Records of spatial reasoning questions:
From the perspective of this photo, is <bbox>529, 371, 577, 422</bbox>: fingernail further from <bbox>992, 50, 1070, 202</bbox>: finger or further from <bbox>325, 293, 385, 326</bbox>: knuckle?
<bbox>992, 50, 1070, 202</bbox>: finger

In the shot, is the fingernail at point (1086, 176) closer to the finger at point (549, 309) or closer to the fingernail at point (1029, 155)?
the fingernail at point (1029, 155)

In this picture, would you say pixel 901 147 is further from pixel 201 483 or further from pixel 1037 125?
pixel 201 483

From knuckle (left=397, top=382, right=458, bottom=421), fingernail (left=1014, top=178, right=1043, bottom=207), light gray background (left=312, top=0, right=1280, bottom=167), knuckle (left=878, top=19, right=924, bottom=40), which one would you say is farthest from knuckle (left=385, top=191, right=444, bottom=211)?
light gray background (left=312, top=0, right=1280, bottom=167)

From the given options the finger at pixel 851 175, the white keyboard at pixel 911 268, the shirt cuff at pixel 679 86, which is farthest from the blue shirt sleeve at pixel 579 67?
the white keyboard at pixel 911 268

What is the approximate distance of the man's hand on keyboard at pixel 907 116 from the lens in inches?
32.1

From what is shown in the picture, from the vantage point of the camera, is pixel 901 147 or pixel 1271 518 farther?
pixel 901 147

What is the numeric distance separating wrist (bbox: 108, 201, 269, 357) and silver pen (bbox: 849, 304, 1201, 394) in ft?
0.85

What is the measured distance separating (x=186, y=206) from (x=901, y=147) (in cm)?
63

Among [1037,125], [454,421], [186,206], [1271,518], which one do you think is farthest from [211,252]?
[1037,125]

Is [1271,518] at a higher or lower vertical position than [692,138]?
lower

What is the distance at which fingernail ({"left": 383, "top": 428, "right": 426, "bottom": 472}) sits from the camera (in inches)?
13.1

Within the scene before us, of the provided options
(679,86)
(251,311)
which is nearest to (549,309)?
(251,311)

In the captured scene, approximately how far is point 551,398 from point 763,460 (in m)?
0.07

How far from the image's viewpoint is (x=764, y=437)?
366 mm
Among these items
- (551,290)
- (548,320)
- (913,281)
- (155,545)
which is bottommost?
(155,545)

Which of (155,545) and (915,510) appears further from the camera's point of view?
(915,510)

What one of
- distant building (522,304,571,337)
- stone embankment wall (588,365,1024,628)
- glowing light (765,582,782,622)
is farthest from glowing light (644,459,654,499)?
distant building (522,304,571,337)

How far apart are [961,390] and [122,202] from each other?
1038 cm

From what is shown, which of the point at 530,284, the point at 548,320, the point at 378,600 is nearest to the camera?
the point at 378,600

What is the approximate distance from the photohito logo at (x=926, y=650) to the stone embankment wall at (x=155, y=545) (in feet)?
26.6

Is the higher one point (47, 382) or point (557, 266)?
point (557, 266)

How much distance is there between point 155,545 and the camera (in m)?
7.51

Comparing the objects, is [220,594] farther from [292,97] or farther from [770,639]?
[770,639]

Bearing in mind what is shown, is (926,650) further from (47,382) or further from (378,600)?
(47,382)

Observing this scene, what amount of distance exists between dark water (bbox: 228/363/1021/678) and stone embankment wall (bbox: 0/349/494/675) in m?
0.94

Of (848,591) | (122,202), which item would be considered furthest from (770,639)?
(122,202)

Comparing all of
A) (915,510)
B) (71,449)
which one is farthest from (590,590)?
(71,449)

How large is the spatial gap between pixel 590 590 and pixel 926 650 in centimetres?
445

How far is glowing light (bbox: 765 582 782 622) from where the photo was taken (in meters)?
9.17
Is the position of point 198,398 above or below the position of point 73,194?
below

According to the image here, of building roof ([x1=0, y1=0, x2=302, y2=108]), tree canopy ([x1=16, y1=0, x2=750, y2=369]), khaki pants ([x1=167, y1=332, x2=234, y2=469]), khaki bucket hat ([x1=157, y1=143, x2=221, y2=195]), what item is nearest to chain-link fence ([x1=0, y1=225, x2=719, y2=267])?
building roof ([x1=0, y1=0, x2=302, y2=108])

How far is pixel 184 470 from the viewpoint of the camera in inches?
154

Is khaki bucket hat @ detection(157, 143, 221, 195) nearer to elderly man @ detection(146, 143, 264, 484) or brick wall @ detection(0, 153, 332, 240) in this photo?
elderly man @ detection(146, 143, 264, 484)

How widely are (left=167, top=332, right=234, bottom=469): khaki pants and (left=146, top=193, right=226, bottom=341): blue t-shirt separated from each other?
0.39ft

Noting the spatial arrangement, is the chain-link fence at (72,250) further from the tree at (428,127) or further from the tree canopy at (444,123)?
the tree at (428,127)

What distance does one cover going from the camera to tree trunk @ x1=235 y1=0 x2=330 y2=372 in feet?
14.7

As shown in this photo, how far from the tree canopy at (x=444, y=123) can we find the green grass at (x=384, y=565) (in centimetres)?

Exercise
All the data must be duplicated exactly, with nothing added or removed.

Reply to the task
From the perspective of this photo, is <bbox>529, 371, 577, 422</bbox>: fingernail further from <bbox>992, 50, 1070, 202</bbox>: finger or further from <bbox>325, 293, 385, 326</bbox>: knuckle?
<bbox>992, 50, 1070, 202</bbox>: finger

In the shot, is the fingernail at point (1086, 176) closer to the finger at point (549, 309) or closer to the fingernail at point (1029, 155)?
the fingernail at point (1029, 155)

In this picture, would you say pixel 901 147 is further from pixel 201 483 or further from pixel 1037 125?
pixel 201 483

From knuckle (left=397, top=382, right=458, bottom=421), fingernail (left=1014, top=178, right=1043, bottom=207), light gray background (left=312, top=0, right=1280, bottom=167), knuckle (left=878, top=19, right=924, bottom=40), which one would you say is farthest from knuckle (left=385, top=191, right=444, bottom=211)?
light gray background (left=312, top=0, right=1280, bottom=167)

From the given options the finger at pixel 851 175, the white keyboard at pixel 911 268, the shirt cuff at pixel 679 86, which is farthest from the blue shirt sleeve at pixel 579 67?
the white keyboard at pixel 911 268

What is the approximate distance of the man's hand on keyboard at pixel 907 116 from the lens in inches?
32.1

From what is shown in the picture, from the vantage point of the camera, is pixel 901 147 or pixel 1271 518 farther?
pixel 901 147

What is the numeric distance separating wrist (bbox: 108, 201, 269, 357) and silver pen (bbox: 849, 304, 1201, 394) in ft?
0.85

What is the measured distance separating (x=186, y=206) from (x=901, y=147) (in cm)?
63

Among [1037,125], [454,421], [186,206], [1271,518], which one do you think is farthest from [211,252]?
[1037,125]

Is [1271,518] at a higher or lower vertical position than [692,138]?
lower

What is the distance at which fingernail ({"left": 383, "top": 428, "right": 426, "bottom": 472}) sits from the camera (in inches)?
13.1

Within the scene before us, of the provided options
(679,86)
(251,311)
which is nearest to (549,309)?
(251,311)

In the captured scene, approximately how far is point 551,398 from point 763,460 (in m)?
0.07

How far from the image's viewpoint is (x=764, y=437)?
366 mm
Among these items
- (551,290)
- (548,320)
- (913,281)
- (155,545)
which is bottommost?
(155,545)

Which of (155,545) and (915,510) appears further from the camera's point of view?
(915,510)

What one of
- distant building (522,304,571,337)
- stone embankment wall (588,365,1024,628)
- glowing light (765,582,782,622)
is farthest from glowing light (644,459,654,499)?
distant building (522,304,571,337)

How far apart are [961,390] and [122,202] from each other?
1038 cm

From what is shown, which of the point at 530,284, the point at 548,320, the point at 378,600 is nearest to the camera?
the point at 378,600

What is the approximate distance from the photohito logo at (x=926, y=650) to the stone embankment wall at (x=155, y=545) (in feet)?
26.6

Is the higher one point (47, 382) or point (557, 266)?
point (557, 266)

How much distance is there between point 155,545 and the camera (in m)?
7.51

Comparing the objects, is [220,594] farther from [292,97] or farther from [770,639]?
[770,639]

Bearing in mind what is shown, is (926,650) further from (47,382) or further from (378,600)?
(47,382)

Observing this scene, what amount of distance exists between dark water (bbox: 228/363/1021/678) and stone embankment wall (bbox: 0/349/494/675) in m?
0.94

Of (848,591) | (122,202), which item would be considered furthest from (770,639)?
(122,202)

Comparing all of
A) (915,510)
B) (71,449)
which one is farthest from (590,590)?
(71,449)

How large is the spatial gap between pixel 590 590 and pixel 926 650 in centimetres?
445

How far is glowing light (bbox: 765 582 782 622) from where the photo was taken (in meters)?
9.17
Is the position of point 198,398 above or below the position of point 73,194?
below

According to the image here, of building roof ([x1=0, y1=0, x2=302, y2=108]), tree canopy ([x1=16, y1=0, x2=750, y2=369]), khaki pants ([x1=167, y1=332, x2=234, y2=469]), khaki bucket hat ([x1=157, y1=143, x2=221, y2=195]), what item is nearest to chain-link fence ([x1=0, y1=225, x2=719, y2=267])?
building roof ([x1=0, y1=0, x2=302, y2=108])

How far is pixel 184 470 from the viewpoint of the camera in inches?
154

Is khaki bucket hat @ detection(157, 143, 221, 195) nearer to elderly man @ detection(146, 143, 264, 484) or brick wall @ detection(0, 153, 332, 240) in this photo?
elderly man @ detection(146, 143, 264, 484)

How widely are (left=167, top=332, right=234, bottom=469): khaki pants and (left=146, top=193, right=226, bottom=341): blue t-shirt separated from each other?
0.39ft

Noting the spatial arrangement, is the chain-link fence at (72,250) further from the tree at (428,127) or further from the tree canopy at (444,123)?
the tree at (428,127)

What distance does one cover going from the camera to tree trunk @ x1=235 y1=0 x2=330 y2=372 in feet?
14.7

As shown in this photo, how far from the tree canopy at (x=444, y=123) can we find the green grass at (x=384, y=565) (in centimetres)?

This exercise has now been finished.